### PROBLEM REQUIREMENTS
If a line in the records below contains the word "Zealand", return that line.

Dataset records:
__________
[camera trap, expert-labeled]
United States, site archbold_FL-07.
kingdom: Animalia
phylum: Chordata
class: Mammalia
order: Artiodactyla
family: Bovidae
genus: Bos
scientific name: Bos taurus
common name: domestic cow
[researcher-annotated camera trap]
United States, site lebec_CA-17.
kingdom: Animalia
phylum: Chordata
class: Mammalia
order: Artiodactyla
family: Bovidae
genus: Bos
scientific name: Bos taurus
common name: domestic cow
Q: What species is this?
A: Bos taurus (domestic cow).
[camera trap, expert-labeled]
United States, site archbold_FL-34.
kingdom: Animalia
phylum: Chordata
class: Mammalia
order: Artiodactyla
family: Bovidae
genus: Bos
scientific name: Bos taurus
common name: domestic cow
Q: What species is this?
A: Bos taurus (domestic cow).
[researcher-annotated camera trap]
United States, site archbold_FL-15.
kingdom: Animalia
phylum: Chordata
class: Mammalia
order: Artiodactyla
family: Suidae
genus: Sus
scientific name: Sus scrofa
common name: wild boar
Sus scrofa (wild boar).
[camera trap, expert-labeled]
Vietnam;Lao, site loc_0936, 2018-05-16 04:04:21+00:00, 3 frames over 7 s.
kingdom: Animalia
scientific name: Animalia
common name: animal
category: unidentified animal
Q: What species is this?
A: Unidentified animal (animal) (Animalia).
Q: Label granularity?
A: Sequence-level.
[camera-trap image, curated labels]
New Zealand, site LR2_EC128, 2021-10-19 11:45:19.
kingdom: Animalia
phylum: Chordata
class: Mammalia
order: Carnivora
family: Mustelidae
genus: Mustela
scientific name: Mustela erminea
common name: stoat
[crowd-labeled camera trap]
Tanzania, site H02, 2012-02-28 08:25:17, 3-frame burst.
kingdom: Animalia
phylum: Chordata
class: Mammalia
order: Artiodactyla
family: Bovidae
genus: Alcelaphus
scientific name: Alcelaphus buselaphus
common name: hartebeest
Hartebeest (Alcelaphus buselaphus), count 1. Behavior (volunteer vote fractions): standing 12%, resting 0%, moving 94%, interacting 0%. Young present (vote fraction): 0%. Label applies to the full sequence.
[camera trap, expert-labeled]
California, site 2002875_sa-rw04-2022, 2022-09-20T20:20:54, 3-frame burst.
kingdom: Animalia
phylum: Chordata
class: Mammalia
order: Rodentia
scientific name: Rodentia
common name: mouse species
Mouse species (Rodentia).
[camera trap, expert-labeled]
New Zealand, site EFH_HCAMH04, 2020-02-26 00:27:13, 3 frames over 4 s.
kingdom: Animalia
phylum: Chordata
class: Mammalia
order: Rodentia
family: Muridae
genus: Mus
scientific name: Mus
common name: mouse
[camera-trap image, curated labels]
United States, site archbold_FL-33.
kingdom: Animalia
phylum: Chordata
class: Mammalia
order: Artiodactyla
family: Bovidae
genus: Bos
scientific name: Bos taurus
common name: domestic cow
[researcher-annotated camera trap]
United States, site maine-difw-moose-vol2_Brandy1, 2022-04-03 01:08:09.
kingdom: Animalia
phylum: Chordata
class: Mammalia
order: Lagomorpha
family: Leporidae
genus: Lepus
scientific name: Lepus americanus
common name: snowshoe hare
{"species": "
__________
### WRITTEN ANSWER
New Zealand, site LR2_EC128, 2021-10-19 11:45:19.
New Zealand, site EFH_HCAMH04, 2020-02-26 00:27:13, 3 frames over 4 s.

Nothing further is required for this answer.